** DATA TO USE follows **

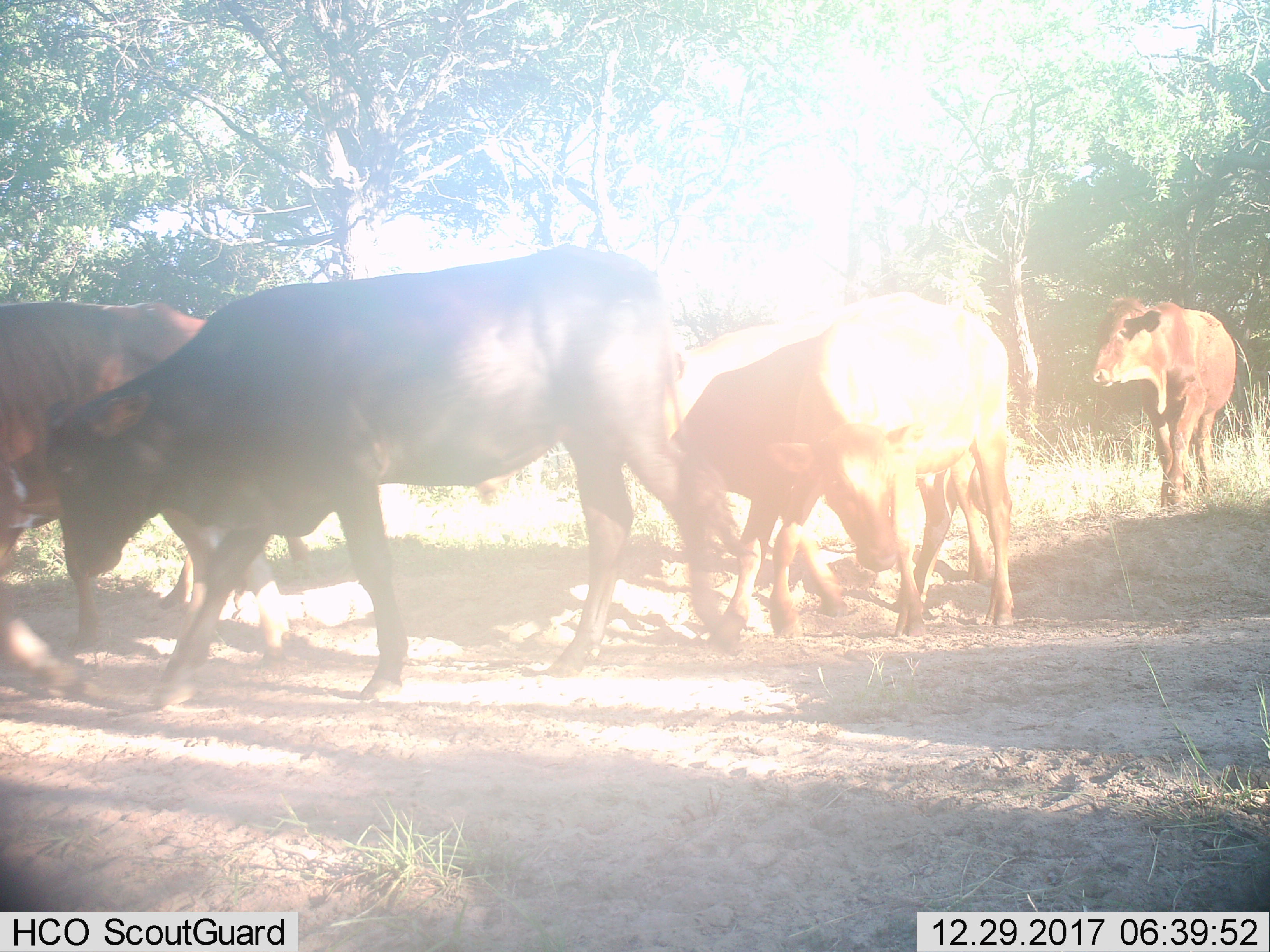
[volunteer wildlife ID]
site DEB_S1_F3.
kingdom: Animalia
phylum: Chordata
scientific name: Vertebrata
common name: domestic animal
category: domesticanimal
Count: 5.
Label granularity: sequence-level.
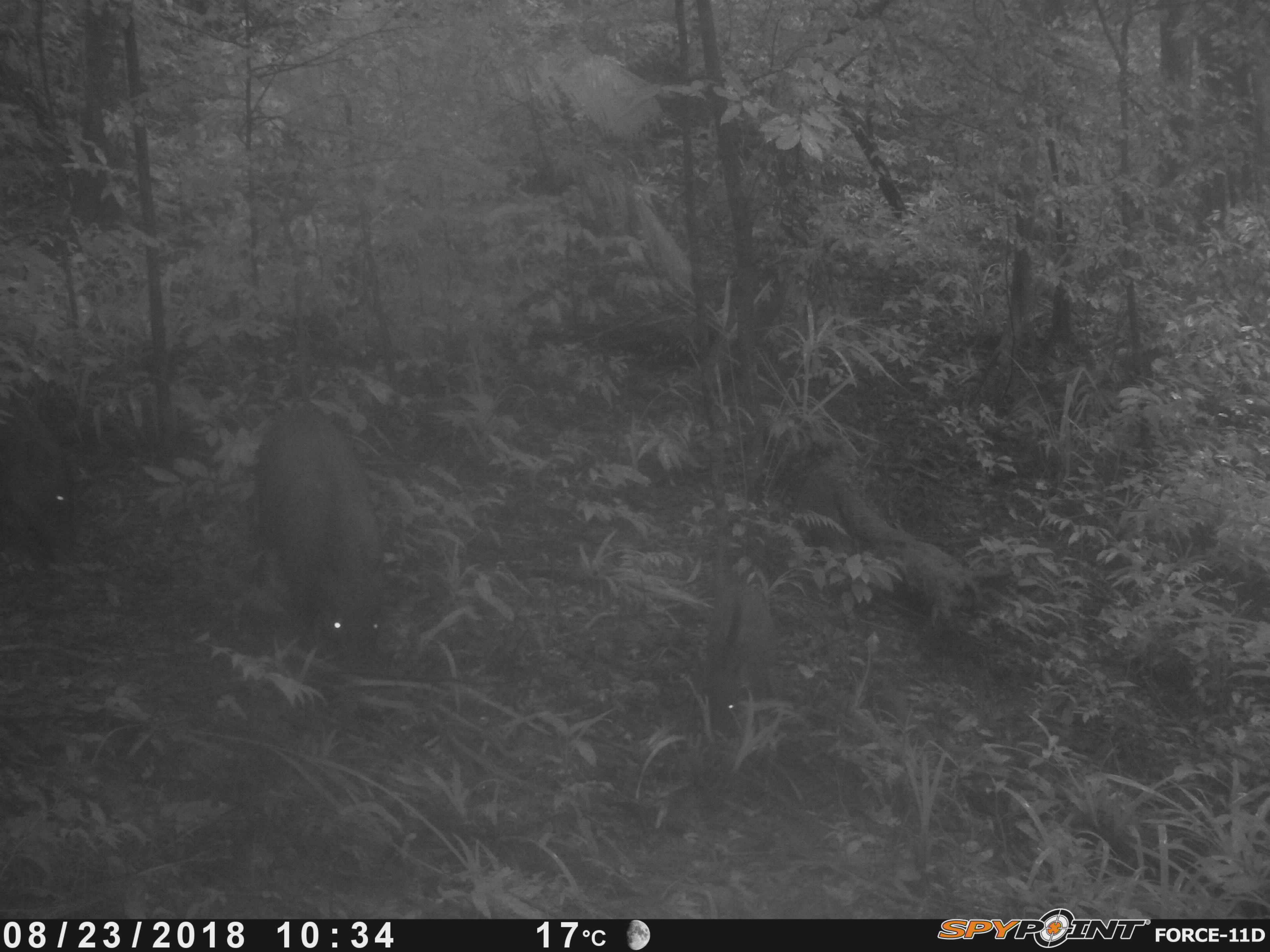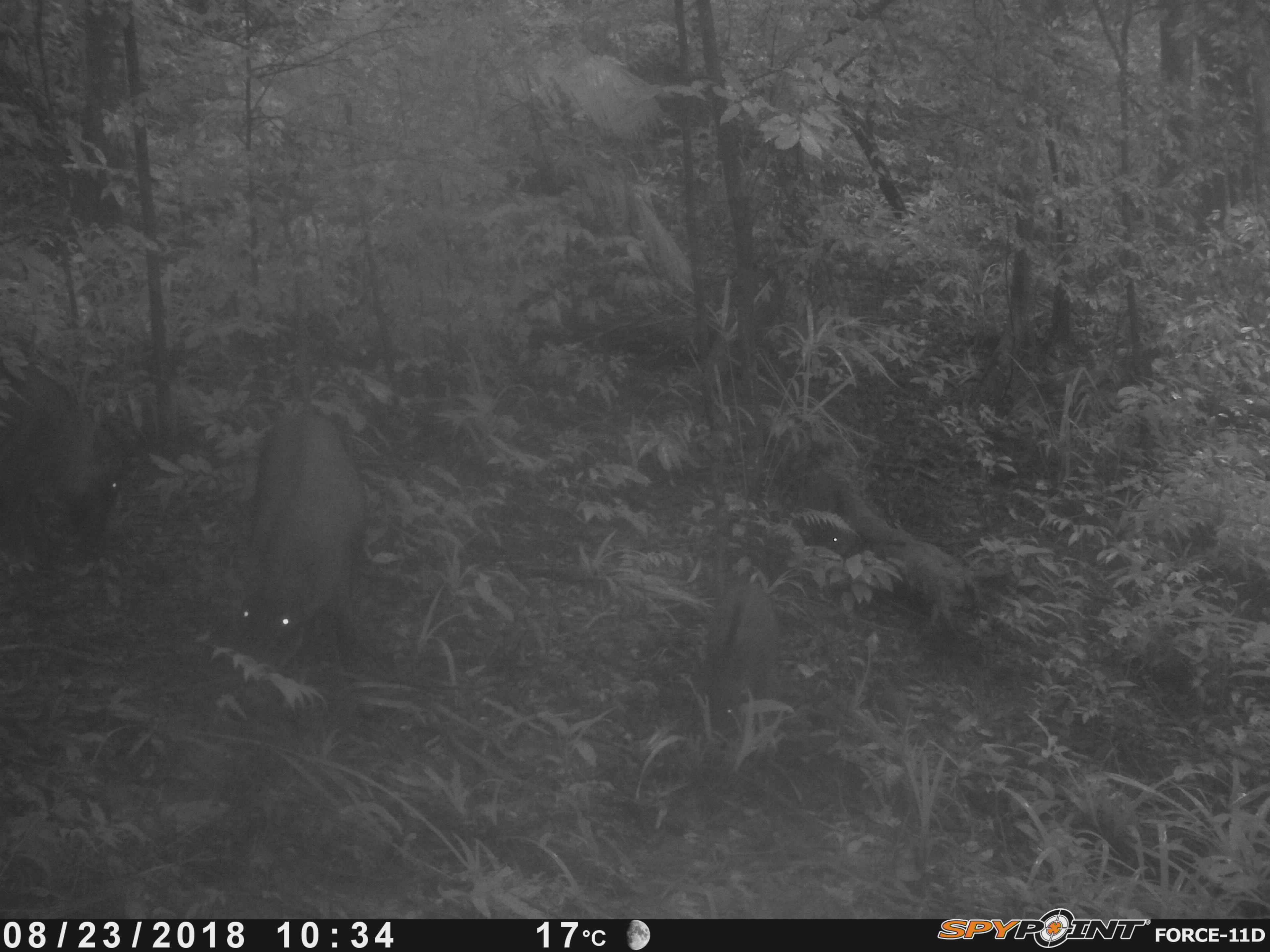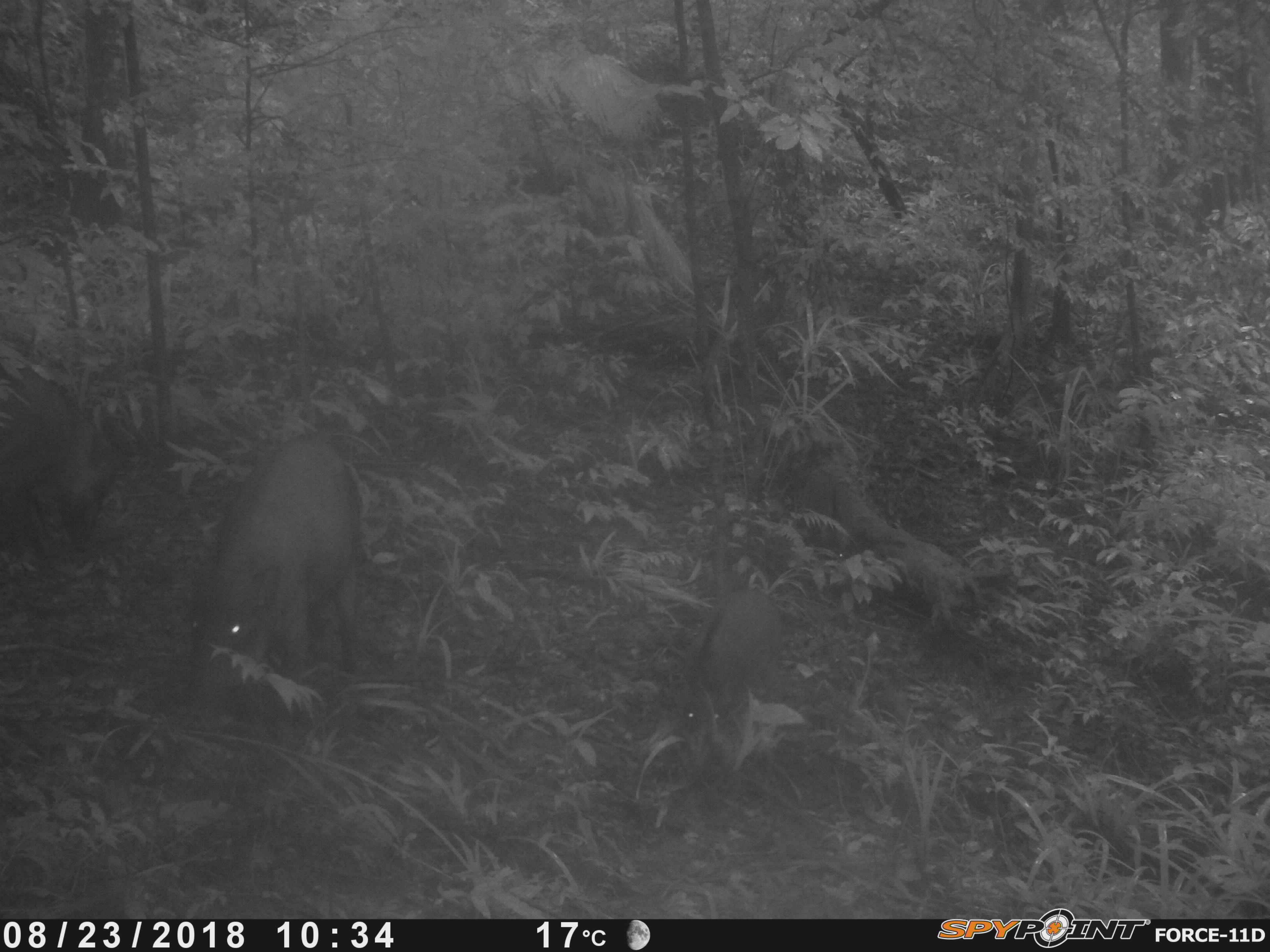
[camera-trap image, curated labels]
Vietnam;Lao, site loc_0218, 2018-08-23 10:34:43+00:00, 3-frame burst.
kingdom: Animalia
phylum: Chordata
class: Mammalia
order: Artiodactyla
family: Suidae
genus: Sus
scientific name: Sus scrofa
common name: eurasian wild pig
Eurasian wild pig (Sus scrofa). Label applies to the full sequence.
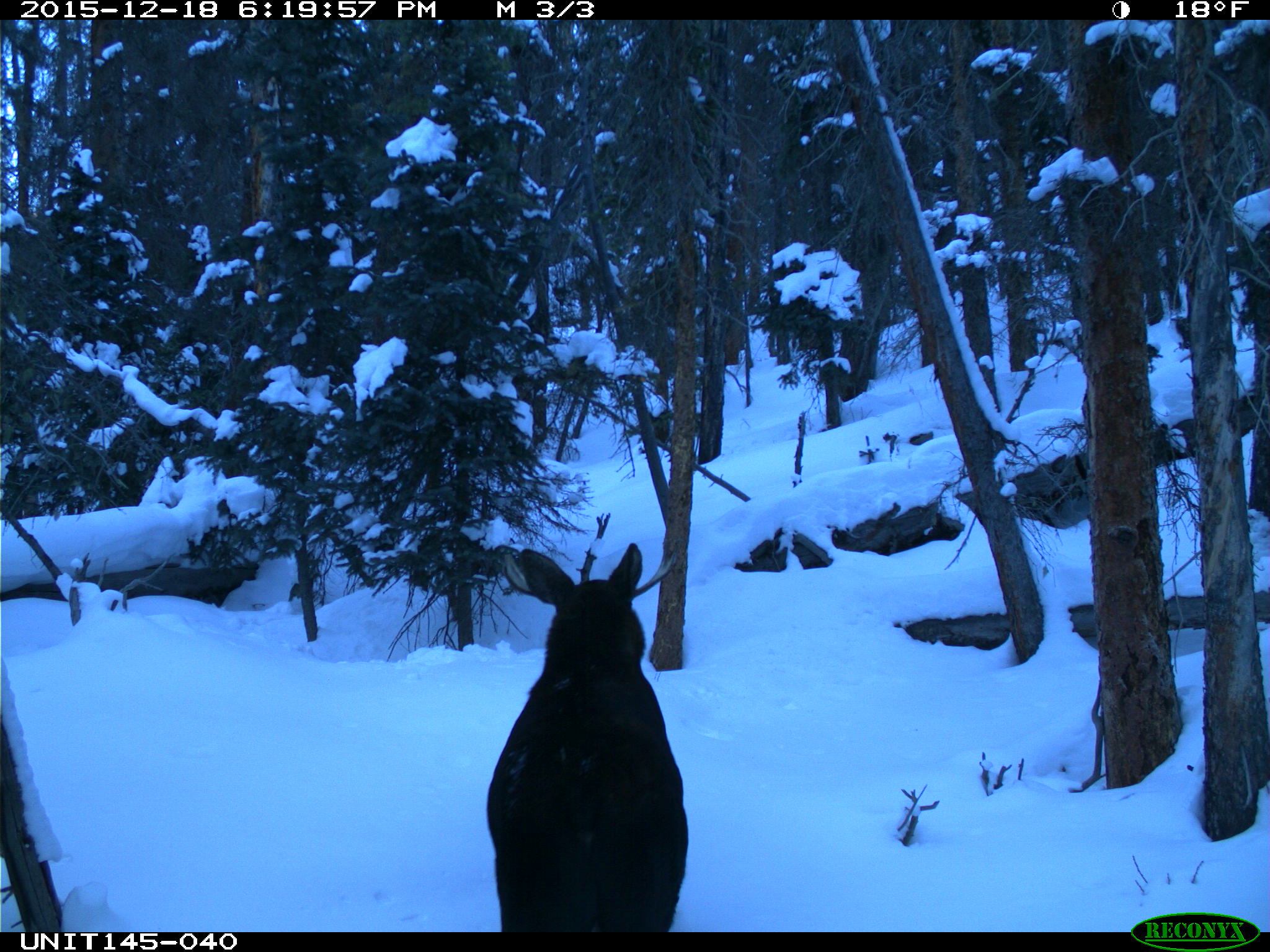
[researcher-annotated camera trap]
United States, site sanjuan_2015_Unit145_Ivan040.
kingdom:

** End of DATA TO USE **

§ **WHAT IS NEEDED**
Give back exactly the lines starting at the one with "[researcher-annotated camera trap]" and running to the end of the listing. Include both ends.

§ **ANSWER**
[researcher-annotated camera trap]
United States, site sanjuan_2015_Unit145_Ivan040.
kingdom:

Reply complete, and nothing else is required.